*** Data under study Section Begins ***
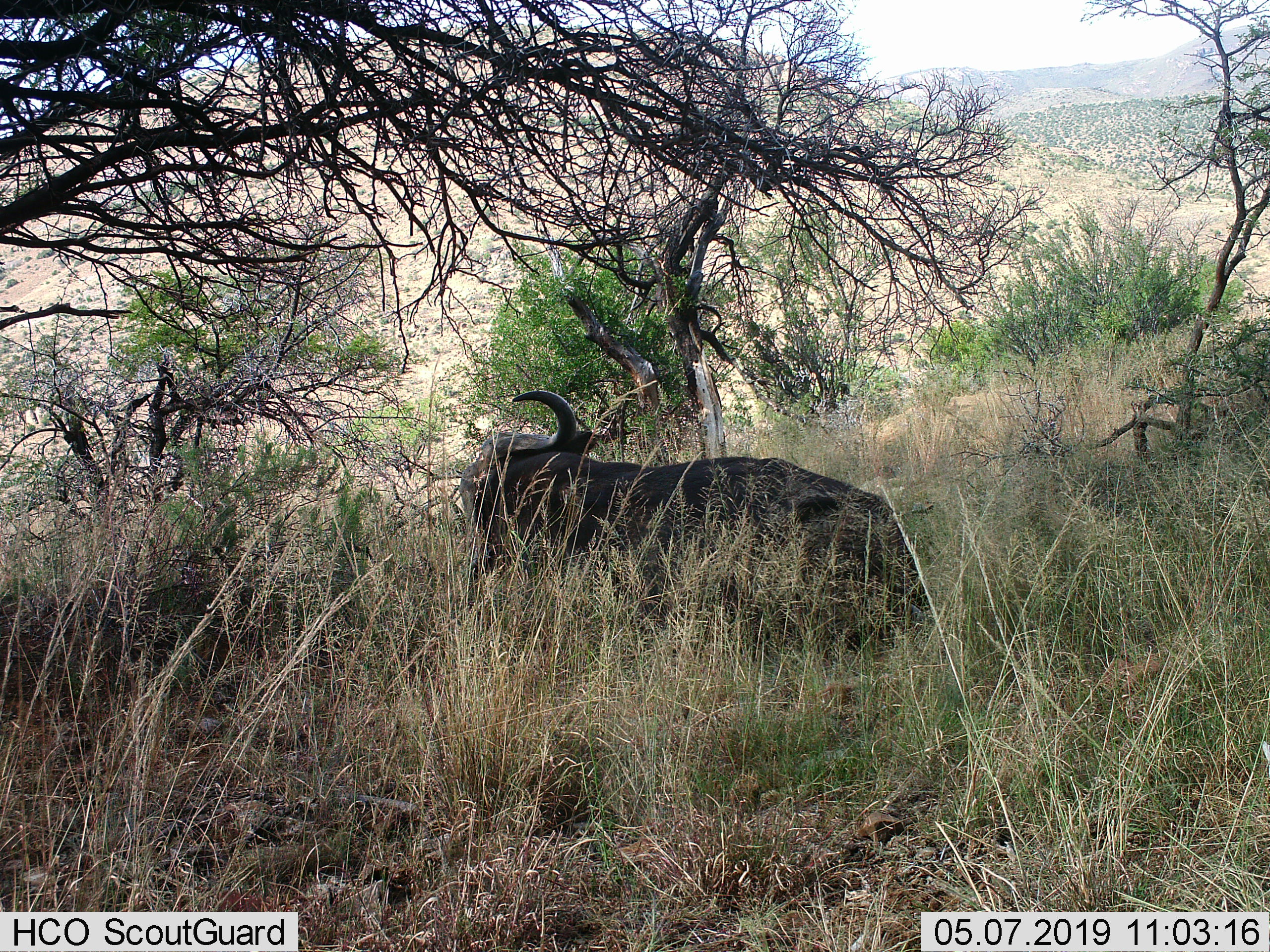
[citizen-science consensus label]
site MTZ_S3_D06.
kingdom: Animalia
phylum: Chordata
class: Mammalia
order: Artiodactyla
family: Bovidae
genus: Syncerus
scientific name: Syncerus caffer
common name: african buffalo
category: buffalo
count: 1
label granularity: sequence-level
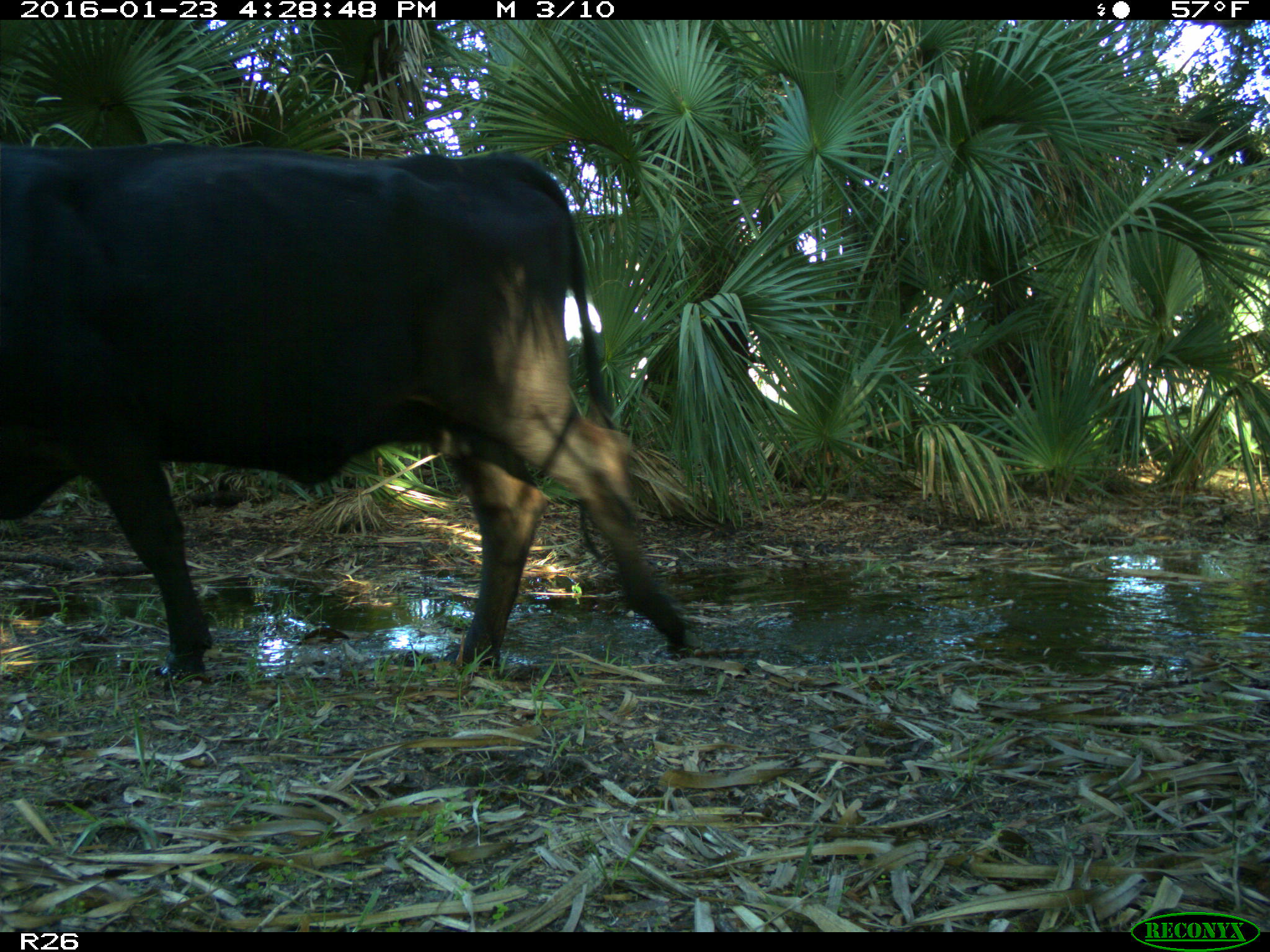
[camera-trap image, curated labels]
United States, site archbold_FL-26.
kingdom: Animalia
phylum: Chordata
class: Mammalia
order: Artiodactyla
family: Bovidae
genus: Bos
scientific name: Bos taurus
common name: domestic cow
Bos taurus (domestic cow).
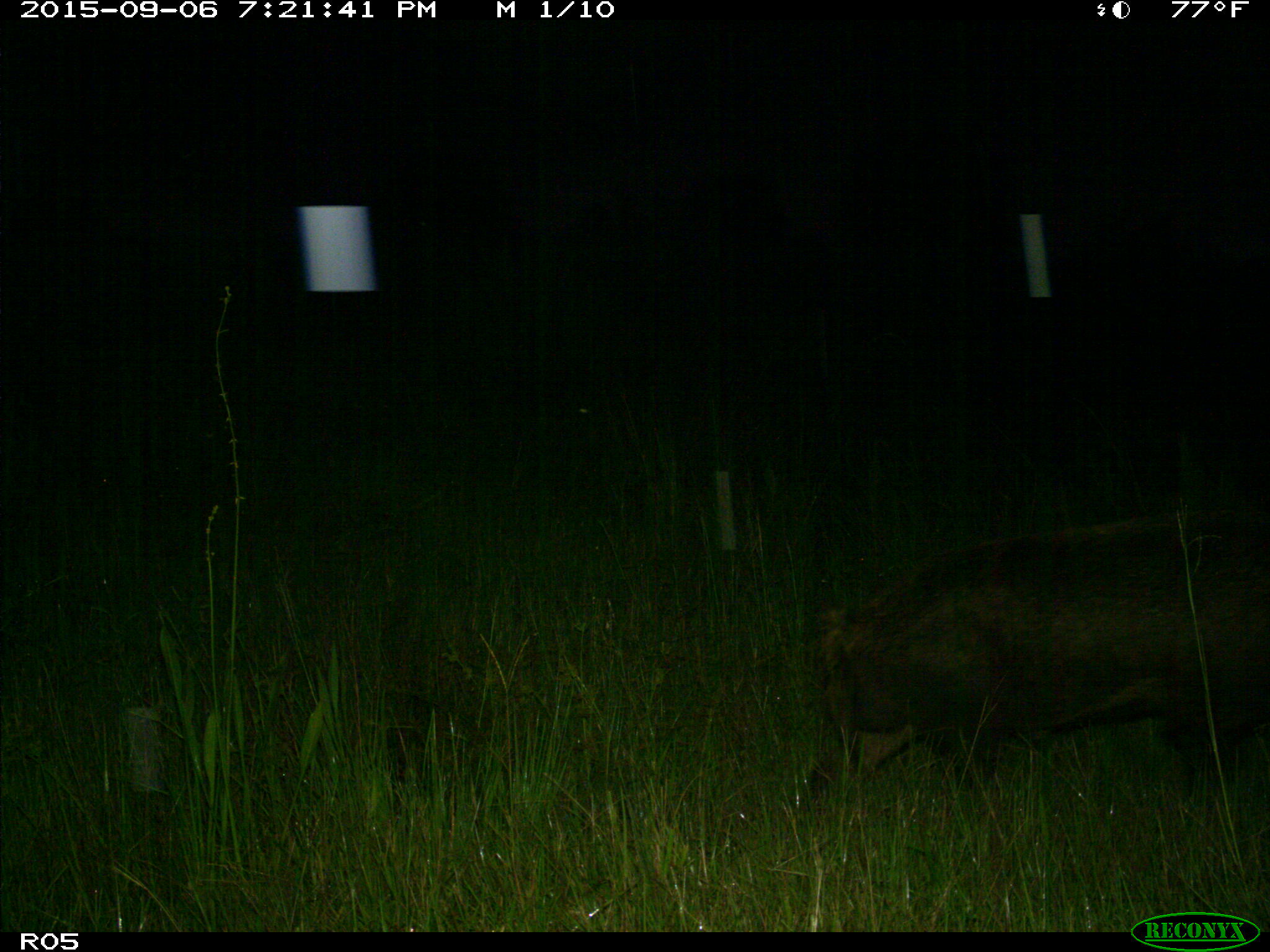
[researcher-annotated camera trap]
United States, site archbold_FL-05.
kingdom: Animalia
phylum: Chordata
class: Mammalia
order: Artiodactyla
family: Suidae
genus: Sus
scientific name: Sus scrofa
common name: wild boar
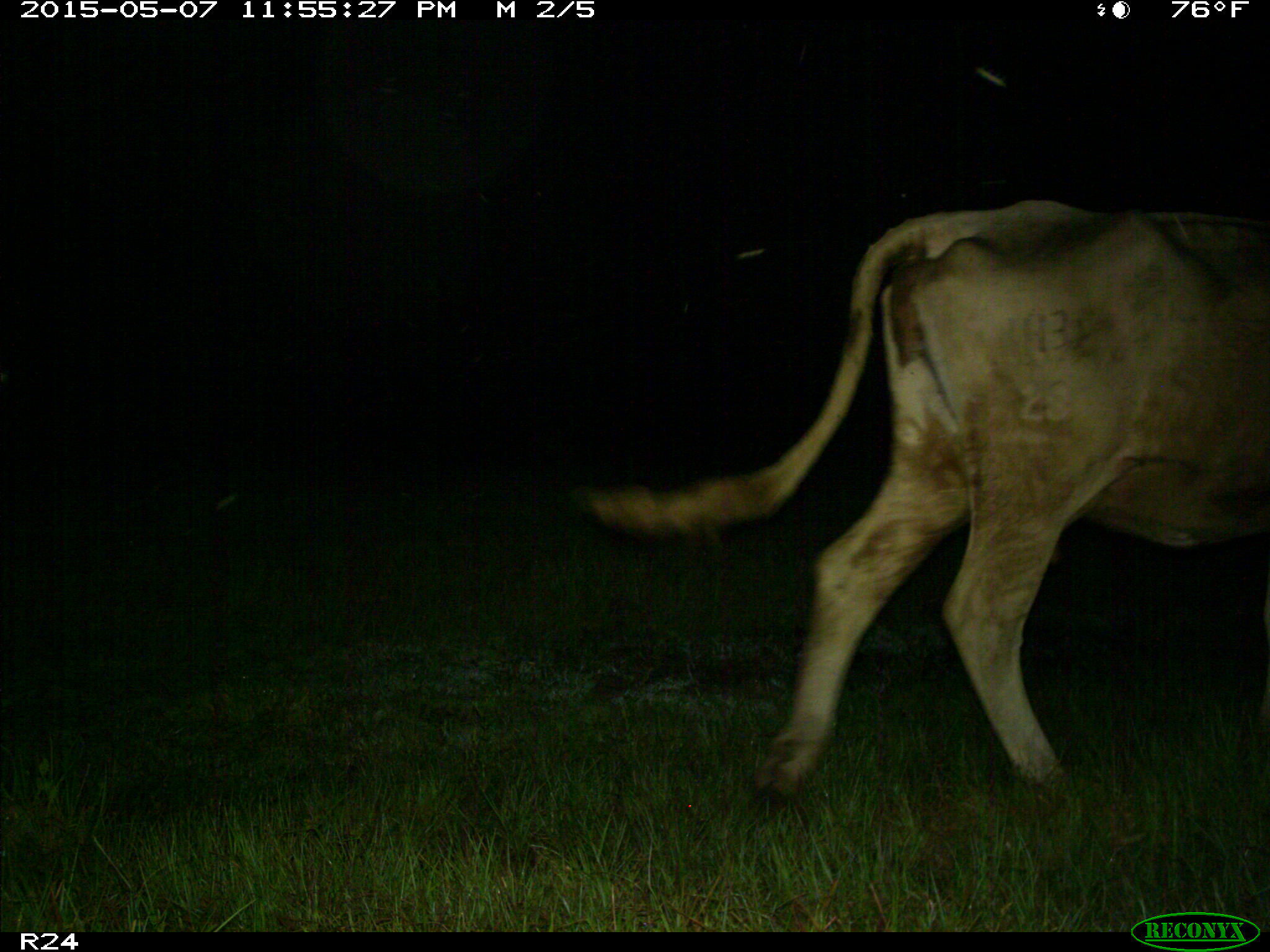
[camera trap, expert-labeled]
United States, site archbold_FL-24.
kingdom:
*** Data under study Section Ends ***
▶ Exercise requirements
Transcribe all data precisely. Pictures are not copied.

▶ Response to this exercise
[citizen-science consensus label]
site MTZ_S3_D06.
kingdom: Animalia
phylum: Chordata
class: Mammalia
order: Artiodactyla
family: Bovidae
genus: Syncerus
scientific name: Syncerus caffer
common name: african buffalo
category: buffalo
count: 1
label granularity: sequence-level
[camera-trap image, curated labels]
United States, site archbold_FL-26.
kingdom: Animalia
phylum: Chordata
class: Mammalia
order: Artiodactyla
family: Bovidae
genus: Bos
scientific name: Bos taurus
common name: domestic cow
Bos taurus (domestic cow).
[researcher-annotated camera trap]
United States, site archbold_FL-05.
kingdom: Animalia
phylum: Chordata
class: Mammalia
order: Artiodactyla
family: Suidae
genus: Sus
scientific name: Sus scrofa
common name: wild boar
[camera trap, expert-labeled]
United States, site archbold_FL-24.
kingdom:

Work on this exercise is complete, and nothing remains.